Stated task A –
Repeat everything in the court judgment from "1. One E. Balasundara" down to "dismissed the appeal.", keeping the wording unchanged.
== Document excerpt
1. One E. Balasundara Mudaliar, an insolvent, was employed by the appellants, Messrs. Binny & Co., in their mills, and the insolvent having agreed to pay an allocation to the Official Assignee in order to get protection, on the 15th August 1935, an order was made by the Insolvency Court upon the appellants requiring them to withhold monthly a sum of Rs. 6 from the salary of the insolvent and immediately to remit it to the Official Assignee until further or other order of the Court. On the 24th September, 1935, the appellants took out an application before the Master in Chambers praying that the garnishee order before-mentioned should be vacated. The Master dismissed the application and from his order of dismissal the appellants appealed to the Insolvency Judge who dismissed the appeal.
2. The Master on the objection of the Official Assignee held that the appellants had no locus standi to object to the order of attachment of the insolvent's earnings in their hands and also that these earnings were 'income' ejusdem generis with 'salary' in Section 60(2) of the Presidency Towns Insolvency Act and therefore liable to attachment. Wadsworth, J., ruled in favour of the appellants on the first point but against them on the second. Hence this appeal.
3. These two questions have now to be considered. Although there is no appeal on the first point by the Official Assignee, he is entitled to uphold the trial Judge's decision upon any ground that is open to him. This point was not argued by the appellants since it had been decided in their favour by the trial Judge. For the Official Assignee Mr. Venkatesa Aiyar contends that the proceedings were entirely between the Official Assignee and the Insolvent, that what was in question was the pay of the insolvent, that since he was willing that a part of it should be paid to the Official Assignee as a condition for his getting the protection of the Court from arrest, the appellants have no right to be heard to the contrary and that the insolvent having consented to this arrangement, such arrangement is binding upon the appellants. It is very difficult to understand this contention. The appellants were not given any notice of the proceedings in the Insolvency Court in which the insolvent consented to the arrangement in question and were never at that stage heard in opposition to it; nor do we think that at that stage it was necessary for them to be heard. They, however, were not bound by those proceedings at all. As a result of them this attachment was made and they were served with the garnishee notice. It is argued on behalf of the Official Assignee that it is not open to them to raise any objection whatever to this direction upon them but they have merely to obey it, but no authority is cited in support of this contention. A refusal to obey the Court's direction would subject the appellants to unpleasant consequences. Are they not to be heard to say that the order made upon them was an illegal order in that the earnings, the subject of the order, were not attachable under Section 60 of the Act? Is a person upon whom an order, which appears to him to be illegal, has been made not to be allowed to state his objection thereto? If the insolvent's earnings are not attachable under Section 60(2) then clearly the order upon the appellants is an illegal one and ought never to have been made and the appellants have the right to show that it ought never to have been made upon them. We agree with Wadsworth, J., on this point.
====
== Material for this task
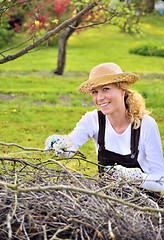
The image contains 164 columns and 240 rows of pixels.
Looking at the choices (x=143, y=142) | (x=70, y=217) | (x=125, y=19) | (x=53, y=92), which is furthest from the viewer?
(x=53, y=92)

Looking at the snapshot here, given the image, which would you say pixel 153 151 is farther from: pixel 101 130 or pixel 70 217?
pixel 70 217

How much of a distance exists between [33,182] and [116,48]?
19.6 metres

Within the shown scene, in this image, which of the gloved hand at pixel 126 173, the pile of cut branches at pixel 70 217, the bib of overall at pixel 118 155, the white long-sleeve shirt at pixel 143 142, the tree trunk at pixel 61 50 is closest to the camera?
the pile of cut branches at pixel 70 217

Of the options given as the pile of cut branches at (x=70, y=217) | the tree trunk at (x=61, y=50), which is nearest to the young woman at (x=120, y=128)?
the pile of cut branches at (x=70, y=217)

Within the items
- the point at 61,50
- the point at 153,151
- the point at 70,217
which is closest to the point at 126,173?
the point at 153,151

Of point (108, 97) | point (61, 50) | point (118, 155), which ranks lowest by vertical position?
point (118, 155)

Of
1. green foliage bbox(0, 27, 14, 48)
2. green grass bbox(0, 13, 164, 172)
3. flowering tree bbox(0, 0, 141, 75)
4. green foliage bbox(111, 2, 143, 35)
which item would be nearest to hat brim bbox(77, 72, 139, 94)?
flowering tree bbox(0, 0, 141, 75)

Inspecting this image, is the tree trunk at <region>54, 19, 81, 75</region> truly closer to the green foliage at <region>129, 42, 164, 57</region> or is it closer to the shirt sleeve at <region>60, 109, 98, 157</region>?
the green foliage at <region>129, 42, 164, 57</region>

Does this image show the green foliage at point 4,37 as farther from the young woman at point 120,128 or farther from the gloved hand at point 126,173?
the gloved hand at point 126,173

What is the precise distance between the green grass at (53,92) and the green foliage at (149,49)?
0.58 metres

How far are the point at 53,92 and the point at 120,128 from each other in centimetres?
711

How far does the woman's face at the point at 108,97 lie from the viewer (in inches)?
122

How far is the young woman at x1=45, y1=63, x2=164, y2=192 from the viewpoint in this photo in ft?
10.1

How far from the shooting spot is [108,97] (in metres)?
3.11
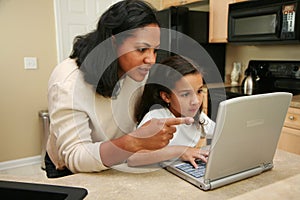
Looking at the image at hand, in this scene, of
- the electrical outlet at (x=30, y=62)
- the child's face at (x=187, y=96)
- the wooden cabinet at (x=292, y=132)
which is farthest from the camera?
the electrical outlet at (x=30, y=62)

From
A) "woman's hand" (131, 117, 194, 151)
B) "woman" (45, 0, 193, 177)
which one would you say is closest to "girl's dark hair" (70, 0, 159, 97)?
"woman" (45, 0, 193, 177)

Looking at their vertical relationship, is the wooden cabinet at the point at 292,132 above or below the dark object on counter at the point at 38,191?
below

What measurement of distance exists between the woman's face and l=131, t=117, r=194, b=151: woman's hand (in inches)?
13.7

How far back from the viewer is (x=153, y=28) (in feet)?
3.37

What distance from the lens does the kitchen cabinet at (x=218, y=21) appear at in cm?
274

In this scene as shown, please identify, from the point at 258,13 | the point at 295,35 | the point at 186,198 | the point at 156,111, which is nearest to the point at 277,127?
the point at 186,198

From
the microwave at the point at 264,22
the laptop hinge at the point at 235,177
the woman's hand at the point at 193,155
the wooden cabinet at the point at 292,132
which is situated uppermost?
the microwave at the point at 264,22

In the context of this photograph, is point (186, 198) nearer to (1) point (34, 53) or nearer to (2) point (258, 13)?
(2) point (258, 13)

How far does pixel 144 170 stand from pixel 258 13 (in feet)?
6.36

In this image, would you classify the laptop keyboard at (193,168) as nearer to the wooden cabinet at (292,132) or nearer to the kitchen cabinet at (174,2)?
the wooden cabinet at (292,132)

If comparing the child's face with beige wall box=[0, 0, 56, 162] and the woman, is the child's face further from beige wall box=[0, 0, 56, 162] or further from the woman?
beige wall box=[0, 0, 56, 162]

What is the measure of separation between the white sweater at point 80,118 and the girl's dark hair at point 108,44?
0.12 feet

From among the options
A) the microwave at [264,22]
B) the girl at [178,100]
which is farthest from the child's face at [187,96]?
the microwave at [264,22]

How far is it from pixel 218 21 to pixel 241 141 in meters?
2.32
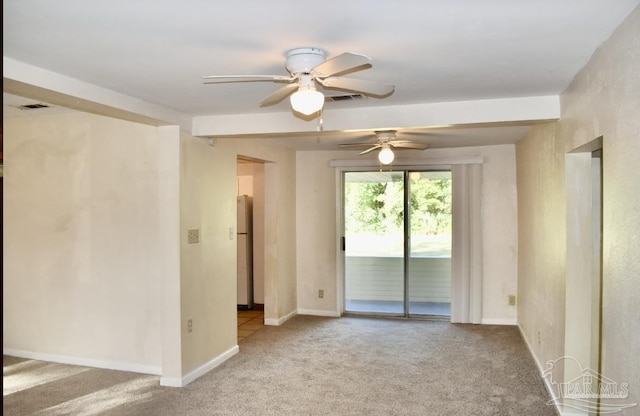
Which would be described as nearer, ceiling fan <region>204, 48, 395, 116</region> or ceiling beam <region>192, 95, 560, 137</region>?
====
Stated task B –
Reproduce everything in the rows above, from their start down to and including the line that contains "19.6 metres", and leave out the pictures.

Correct answer A –
1. One E. Balasundara Mudaliar, an insolvent, was employed by the appellants, Messrs. Binny & Co., in their mills, and the insolvent having agreed to pay an allocation to the Official Assignee in order to get protection, on the 15th August 1935, an order was made by the Insolvency Court upon the appellants requiring them to withhold monthly a sum of Rs. 6 from the salary of the insolvent and immediately to remit it to the Official Assignee until further or other order of the Court. On the 24th September, 1935, the appellants took out an application before the Master in Chambers praying that the garnishee order before-mentioned should be vacated. The Master dismissed the application and from his order of dismissal the appellants appealed to the Insolvency Judge who dismissed the appeal.

Correct answer B –
The image contains 164 columns and 240 rows of pixels.
Looking at the choices (x=143, y=142) | (x=70, y=217) | (x=125, y=19) | (x=53, y=92), which is furthest from the viewer?
(x=53, y=92)

Looking at the snapshot here, given the image, which would you say pixel 153 151 is farther from: pixel 101 130 or pixel 70 217?
pixel 70 217

How much of a distance exists between [33,182] and [116,48]?
19.6 metres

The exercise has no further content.